What is needed:
Among the entries below, how many lines hold "bitcoinshell"? Only the number is wanted.

Records:
=== Section Start ===

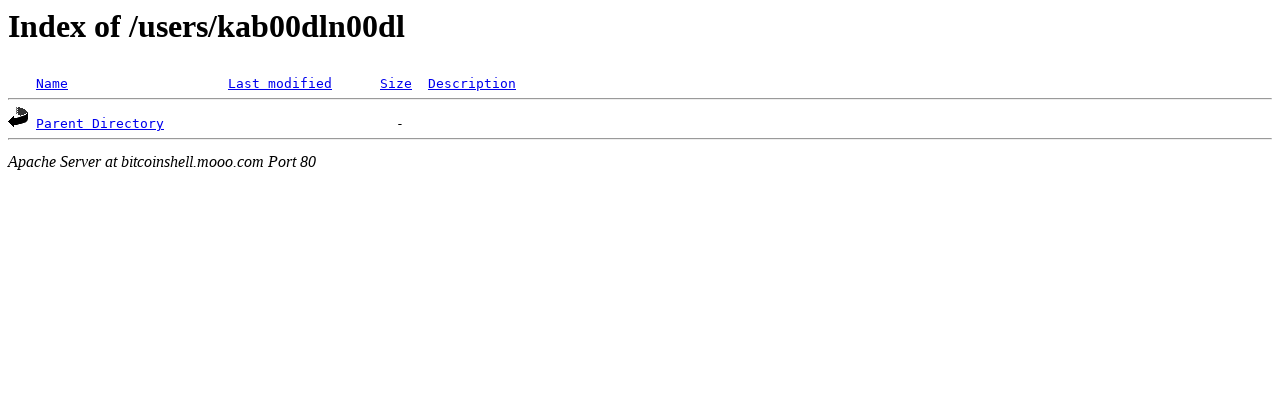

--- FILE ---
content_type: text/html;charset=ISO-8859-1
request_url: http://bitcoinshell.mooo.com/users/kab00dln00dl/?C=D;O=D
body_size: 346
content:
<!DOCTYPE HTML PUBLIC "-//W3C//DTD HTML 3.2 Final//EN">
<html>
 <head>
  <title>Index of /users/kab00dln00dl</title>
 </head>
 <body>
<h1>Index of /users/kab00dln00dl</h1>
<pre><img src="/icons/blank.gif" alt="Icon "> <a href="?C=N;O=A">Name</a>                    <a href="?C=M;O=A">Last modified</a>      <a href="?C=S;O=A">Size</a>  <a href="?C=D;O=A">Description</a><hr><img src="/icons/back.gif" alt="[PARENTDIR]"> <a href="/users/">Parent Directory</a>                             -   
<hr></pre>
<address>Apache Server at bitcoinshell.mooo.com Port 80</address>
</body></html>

=== Section End ===

Response area:
2